- _Passage given_:
= = =

Again, upon reflection, as this is my first sump build, I think I will drill the tank, plumb it, and see how much water drains into the sump. lol


----------



## chiroken (Sep 25, 2007)

OK, so a month has gone by and no actual building has happened.

I am waiting for an online shipment to arrive this week and it will contain my diamond hole saw bits among many other things including a couple of 5 lb food tubs. You know what that means when the bit shows up? Yup, drilling holes in glass. Never done it before but have watched tons of vids. How hard can it be??!! I will get the laptop and polarized sun glasses and again make sure the tank sides are in fact plate glass and not tempered like most 55's are (why is that anyways?). I am applying the measure twice cut once principle to the plate/tempered glass.

Last weekend I went and bought almost all of the fittings and PVC pipe for the 2 sumps I have planned (this 55g tank with 17g sump and the next big project is a 300g tank with 75g sump). I had my extensive list and started adding them to the shopping cart. Wow, sure ended up with a lot. Good for me, bad for the store, it was there last day of business after 44yrs, 50% off everything. I was still shocked the bill came to $112. Still need to find quality valves to install on the full syphon pipe of my bean animal overflow system. They seem to run about $45 from what I gather. Still not sure which ones to get, pretty limited around here.

Question: the guy sold me PVC cement AND primer. I didn't realize I needed primer? Thought the cement was all that was needed. True or false? Got the clear stuff so no purple streaks (plan on painting exposed pipe black anyways).

Hopefully I will be getting another 55g on Thursday so I can transfer the fish out of the 55g that will be used as the new display tank. Once it is empty I can then actually start the building.

Hope to provide some actual pics of the progression in the near future, I've got 95% of everything that is needed to move forward.


----------



## lilscoots (Mar 13, 2012)

= = =

- _What you need to do_:
A: According to the sump build forum thread, how much did the bill for the fittings and PVC pipe come to?
B: Retype the stretch from "Hopefully I will" through "to move forward." in the sump build forum thread.

- _Data_:
= = =

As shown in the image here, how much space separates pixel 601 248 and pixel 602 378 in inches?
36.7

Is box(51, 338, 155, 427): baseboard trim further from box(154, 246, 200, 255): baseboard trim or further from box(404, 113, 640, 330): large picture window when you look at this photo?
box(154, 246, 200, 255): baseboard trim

= = =

- _Exercise solutions_:
A: $112

B:
Hopefully I will be getting another 55g on Thursday so I can transfer the fish out of the 55g that will be used as the new display tank. Once it is empty I can then actually start the building.

Hope to provide some actual pics of the progression in the near future, I've got 95% of everything that is needed to move forward.